Repeat the stretch of the records from the line that contains "Given the layout" through the line that contains "4. (380,186)", with both of those lines included.

═════ Dataset records

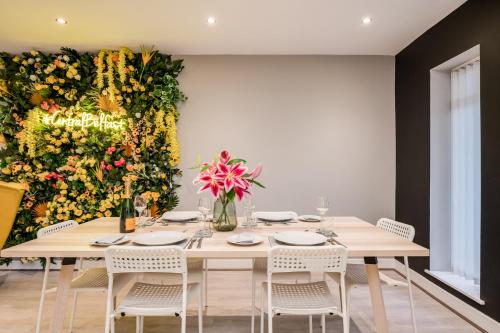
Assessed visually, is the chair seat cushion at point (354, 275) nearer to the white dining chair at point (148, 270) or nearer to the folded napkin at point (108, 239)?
the white dining chair at point (148, 270)

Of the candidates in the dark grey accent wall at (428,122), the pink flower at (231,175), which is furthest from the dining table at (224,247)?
the dark grey accent wall at (428,122)

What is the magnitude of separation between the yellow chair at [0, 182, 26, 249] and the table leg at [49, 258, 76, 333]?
1.74m

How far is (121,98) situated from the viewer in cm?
381

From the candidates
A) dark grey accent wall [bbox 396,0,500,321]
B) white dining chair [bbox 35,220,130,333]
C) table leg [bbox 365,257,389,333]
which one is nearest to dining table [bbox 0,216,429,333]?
table leg [bbox 365,257,389,333]

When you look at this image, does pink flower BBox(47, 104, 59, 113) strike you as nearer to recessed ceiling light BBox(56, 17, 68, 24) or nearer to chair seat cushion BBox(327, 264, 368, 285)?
recessed ceiling light BBox(56, 17, 68, 24)

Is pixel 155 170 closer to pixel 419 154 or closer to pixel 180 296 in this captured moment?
pixel 180 296

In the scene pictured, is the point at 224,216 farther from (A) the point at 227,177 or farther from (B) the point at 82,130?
(B) the point at 82,130

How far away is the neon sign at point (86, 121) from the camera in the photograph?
3797mm

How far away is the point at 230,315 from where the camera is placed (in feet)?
8.99

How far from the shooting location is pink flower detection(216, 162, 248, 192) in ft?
6.61

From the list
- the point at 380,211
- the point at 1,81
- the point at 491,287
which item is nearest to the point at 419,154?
the point at 380,211

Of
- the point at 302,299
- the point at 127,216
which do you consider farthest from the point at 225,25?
the point at 302,299

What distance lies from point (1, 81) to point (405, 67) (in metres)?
4.75

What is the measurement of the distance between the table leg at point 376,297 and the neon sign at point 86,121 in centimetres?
310
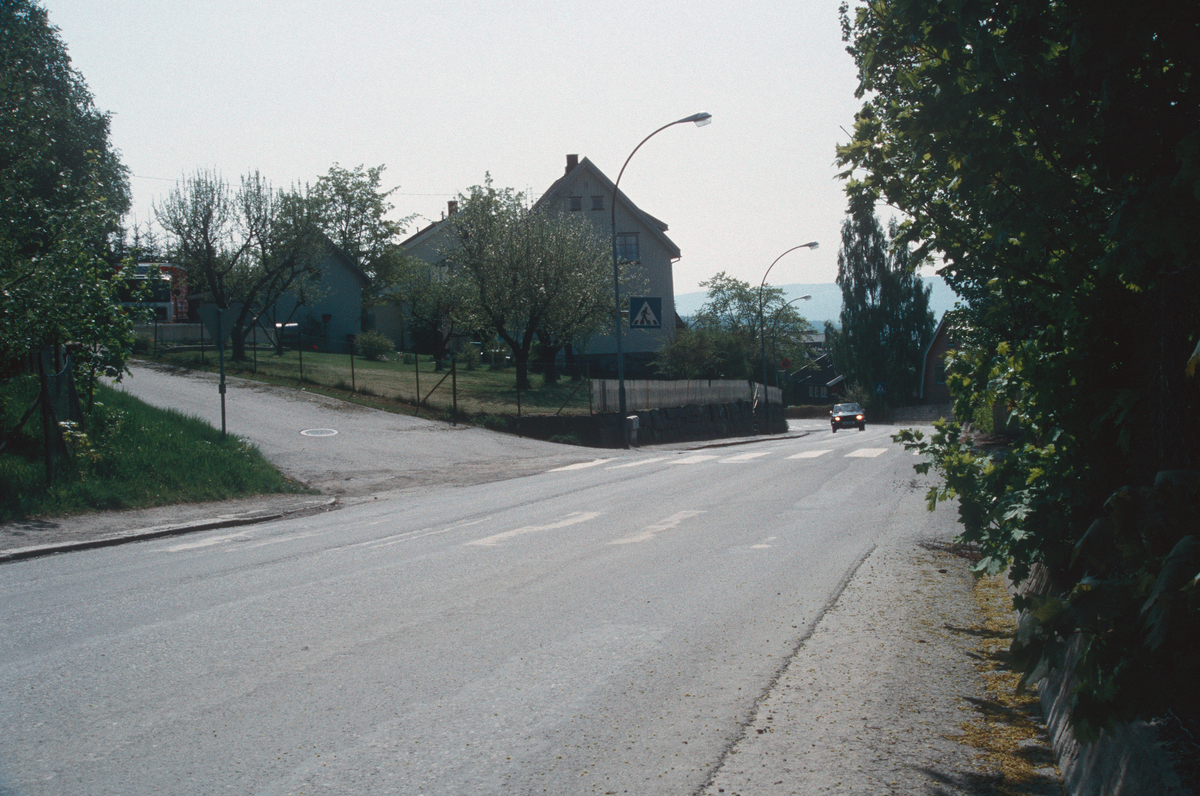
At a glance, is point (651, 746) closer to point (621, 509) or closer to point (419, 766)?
point (419, 766)

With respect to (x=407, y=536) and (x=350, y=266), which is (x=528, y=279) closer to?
(x=350, y=266)

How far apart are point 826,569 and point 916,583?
2.80 feet

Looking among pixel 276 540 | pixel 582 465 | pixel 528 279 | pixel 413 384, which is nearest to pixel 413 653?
pixel 276 540

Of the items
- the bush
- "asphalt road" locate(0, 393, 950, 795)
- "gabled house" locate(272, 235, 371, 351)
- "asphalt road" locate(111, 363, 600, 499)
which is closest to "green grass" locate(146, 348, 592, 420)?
"asphalt road" locate(111, 363, 600, 499)

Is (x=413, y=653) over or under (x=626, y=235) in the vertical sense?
under

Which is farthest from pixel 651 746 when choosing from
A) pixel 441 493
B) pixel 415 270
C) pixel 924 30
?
pixel 415 270

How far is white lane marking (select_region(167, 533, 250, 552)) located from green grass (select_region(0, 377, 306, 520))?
2983 mm

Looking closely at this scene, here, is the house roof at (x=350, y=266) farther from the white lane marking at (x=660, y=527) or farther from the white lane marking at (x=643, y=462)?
the white lane marking at (x=660, y=527)

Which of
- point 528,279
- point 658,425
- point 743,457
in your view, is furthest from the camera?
point 528,279

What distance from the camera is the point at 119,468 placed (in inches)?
581

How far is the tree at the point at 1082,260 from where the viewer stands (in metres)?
2.72

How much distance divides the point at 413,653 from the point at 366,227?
6055 cm

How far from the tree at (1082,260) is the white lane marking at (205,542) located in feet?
28.6

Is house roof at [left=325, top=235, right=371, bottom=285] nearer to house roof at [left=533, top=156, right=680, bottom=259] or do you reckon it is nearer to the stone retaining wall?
house roof at [left=533, top=156, right=680, bottom=259]
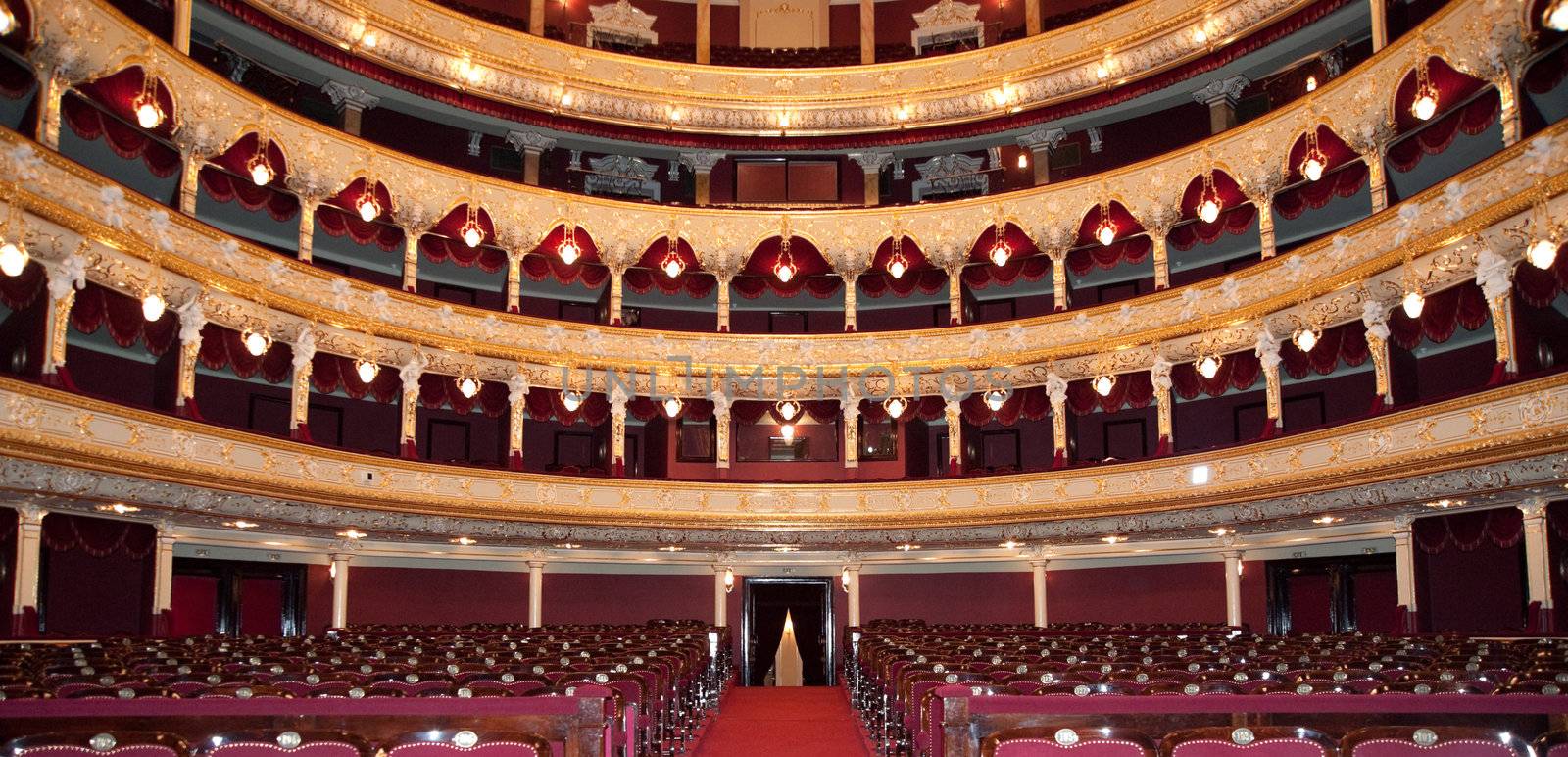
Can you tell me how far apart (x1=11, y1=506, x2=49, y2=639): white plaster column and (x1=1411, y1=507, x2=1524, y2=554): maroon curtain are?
21743 millimetres

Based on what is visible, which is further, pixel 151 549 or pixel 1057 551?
pixel 1057 551

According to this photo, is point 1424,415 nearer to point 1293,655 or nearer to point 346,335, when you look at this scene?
point 1293,655

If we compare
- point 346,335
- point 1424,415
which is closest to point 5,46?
point 346,335

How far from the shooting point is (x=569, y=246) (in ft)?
85.3

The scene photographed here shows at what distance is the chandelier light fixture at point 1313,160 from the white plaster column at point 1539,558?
657 centimetres

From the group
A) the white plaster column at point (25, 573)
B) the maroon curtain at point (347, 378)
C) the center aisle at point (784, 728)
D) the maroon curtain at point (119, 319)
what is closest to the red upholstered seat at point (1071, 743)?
the center aisle at point (784, 728)

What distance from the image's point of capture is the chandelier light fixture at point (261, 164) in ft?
66.0

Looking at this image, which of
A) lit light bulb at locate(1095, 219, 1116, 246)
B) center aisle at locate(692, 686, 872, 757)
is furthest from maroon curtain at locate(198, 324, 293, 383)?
lit light bulb at locate(1095, 219, 1116, 246)

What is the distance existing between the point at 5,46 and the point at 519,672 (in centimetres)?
1441

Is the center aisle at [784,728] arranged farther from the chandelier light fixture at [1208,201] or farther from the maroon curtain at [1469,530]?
the chandelier light fixture at [1208,201]

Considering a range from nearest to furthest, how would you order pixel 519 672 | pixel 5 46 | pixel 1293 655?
pixel 519 672 < pixel 1293 655 < pixel 5 46

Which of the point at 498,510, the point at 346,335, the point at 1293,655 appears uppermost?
the point at 346,335

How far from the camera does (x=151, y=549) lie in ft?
65.7

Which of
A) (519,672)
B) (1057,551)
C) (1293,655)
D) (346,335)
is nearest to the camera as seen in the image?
(519,672)
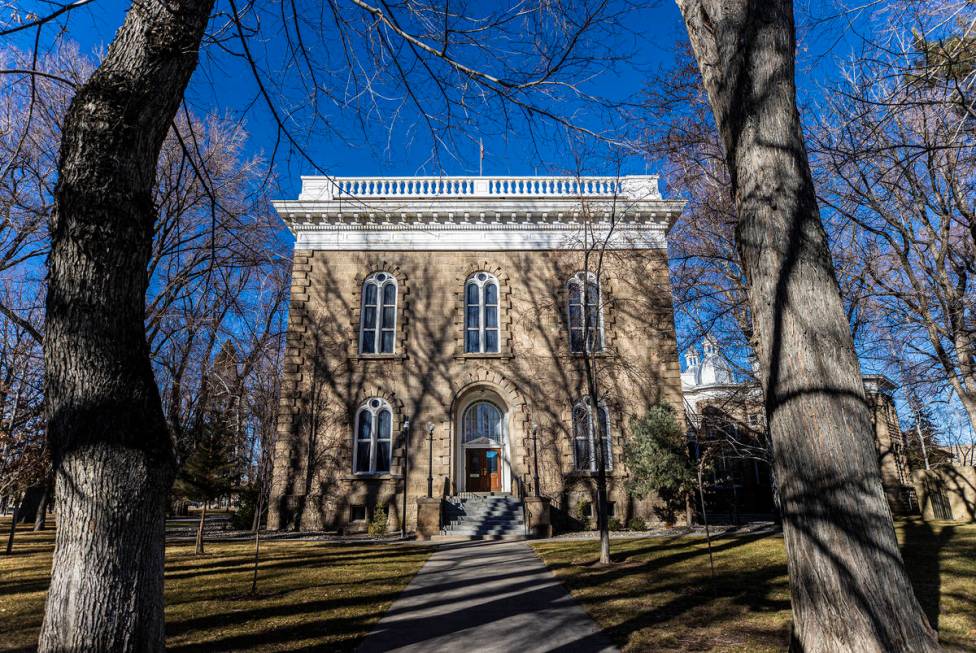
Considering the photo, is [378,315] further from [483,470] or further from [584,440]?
[584,440]

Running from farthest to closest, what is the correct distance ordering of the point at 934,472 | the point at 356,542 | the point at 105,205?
the point at 934,472 → the point at 356,542 → the point at 105,205

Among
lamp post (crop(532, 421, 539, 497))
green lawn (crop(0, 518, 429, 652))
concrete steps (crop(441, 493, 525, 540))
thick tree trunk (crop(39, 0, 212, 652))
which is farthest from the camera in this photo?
lamp post (crop(532, 421, 539, 497))

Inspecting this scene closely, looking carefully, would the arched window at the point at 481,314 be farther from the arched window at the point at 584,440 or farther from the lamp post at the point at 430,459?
the arched window at the point at 584,440

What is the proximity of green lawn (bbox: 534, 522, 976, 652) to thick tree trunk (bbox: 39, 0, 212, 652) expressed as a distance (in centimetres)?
459

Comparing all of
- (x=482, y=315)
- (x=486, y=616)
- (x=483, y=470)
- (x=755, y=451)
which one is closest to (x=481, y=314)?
(x=482, y=315)

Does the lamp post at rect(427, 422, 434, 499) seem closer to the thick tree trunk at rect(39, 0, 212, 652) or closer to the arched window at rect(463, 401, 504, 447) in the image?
the arched window at rect(463, 401, 504, 447)

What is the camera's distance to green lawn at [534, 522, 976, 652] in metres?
5.45

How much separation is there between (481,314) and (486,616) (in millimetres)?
14894

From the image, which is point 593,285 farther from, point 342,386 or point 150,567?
point 150,567

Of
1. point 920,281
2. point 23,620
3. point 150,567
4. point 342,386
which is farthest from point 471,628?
point 342,386

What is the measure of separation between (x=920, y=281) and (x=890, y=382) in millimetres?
5767

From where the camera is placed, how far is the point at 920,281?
12938 millimetres

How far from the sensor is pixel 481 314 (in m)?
21.0

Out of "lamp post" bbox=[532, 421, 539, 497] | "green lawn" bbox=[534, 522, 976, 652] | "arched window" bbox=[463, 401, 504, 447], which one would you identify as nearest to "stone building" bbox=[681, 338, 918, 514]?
"lamp post" bbox=[532, 421, 539, 497]
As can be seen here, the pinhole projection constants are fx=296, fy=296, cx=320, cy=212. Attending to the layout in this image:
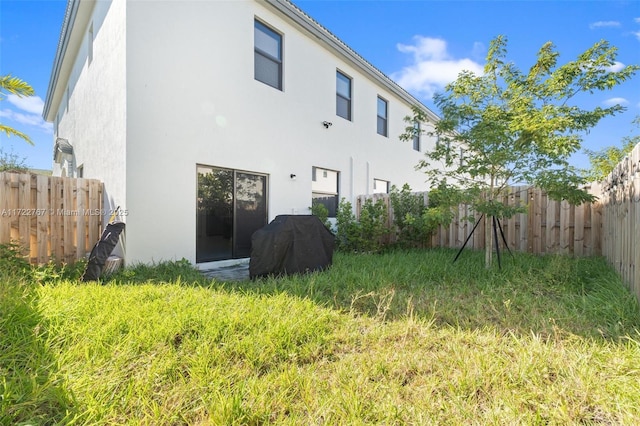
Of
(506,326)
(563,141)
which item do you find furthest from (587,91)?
(506,326)

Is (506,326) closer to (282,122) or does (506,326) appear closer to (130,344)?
(130,344)

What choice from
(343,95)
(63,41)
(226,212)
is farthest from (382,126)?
(63,41)

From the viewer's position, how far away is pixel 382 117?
11.3 meters

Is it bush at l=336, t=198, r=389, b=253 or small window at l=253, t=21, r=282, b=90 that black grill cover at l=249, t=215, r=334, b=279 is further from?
small window at l=253, t=21, r=282, b=90

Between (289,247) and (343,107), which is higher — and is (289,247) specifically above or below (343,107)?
below

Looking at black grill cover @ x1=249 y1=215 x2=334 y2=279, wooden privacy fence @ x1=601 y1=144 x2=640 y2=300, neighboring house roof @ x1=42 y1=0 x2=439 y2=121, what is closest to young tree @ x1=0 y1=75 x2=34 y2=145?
neighboring house roof @ x1=42 y1=0 x2=439 y2=121

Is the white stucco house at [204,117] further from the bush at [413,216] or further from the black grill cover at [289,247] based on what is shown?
the bush at [413,216]

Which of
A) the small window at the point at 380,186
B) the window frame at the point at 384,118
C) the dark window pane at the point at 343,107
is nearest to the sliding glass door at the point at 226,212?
the dark window pane at the point at 343,107

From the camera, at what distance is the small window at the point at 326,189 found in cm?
856

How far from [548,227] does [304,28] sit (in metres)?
7.55

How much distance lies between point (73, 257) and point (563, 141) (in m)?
7.87

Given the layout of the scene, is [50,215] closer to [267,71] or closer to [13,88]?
[13,88]

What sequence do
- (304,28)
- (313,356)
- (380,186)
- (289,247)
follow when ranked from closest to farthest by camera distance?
1. (313,356)
2. (289,247)
3. (304,28)
4. (380,186)

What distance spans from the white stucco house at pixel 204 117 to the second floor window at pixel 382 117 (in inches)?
83.7
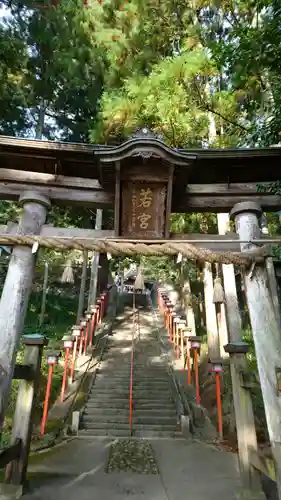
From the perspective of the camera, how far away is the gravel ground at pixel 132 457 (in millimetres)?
5301

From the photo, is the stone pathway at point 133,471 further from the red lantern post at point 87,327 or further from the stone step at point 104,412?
the red lantern post at point 87,327

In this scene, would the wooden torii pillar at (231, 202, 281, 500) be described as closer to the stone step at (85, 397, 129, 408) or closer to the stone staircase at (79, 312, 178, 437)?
the stone staircase at (79, 312, 178, 437)

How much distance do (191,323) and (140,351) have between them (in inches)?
104

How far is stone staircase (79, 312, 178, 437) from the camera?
7566 mm

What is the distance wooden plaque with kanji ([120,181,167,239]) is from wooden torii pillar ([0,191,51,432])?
1.20 metres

══════════

• Solution to this problem:
Given the layout of the scene, is [50,215] closer to [267,71] or closer to [13,88]?
[13,88]

What sequence do
- (304,28)
- (313,356)
- (380,186)
- (289,247)
follow when ranked from closest to farthest by camera distance?
1. (313,356)
2. (289,247)
3. (304,28)
4. (380,186)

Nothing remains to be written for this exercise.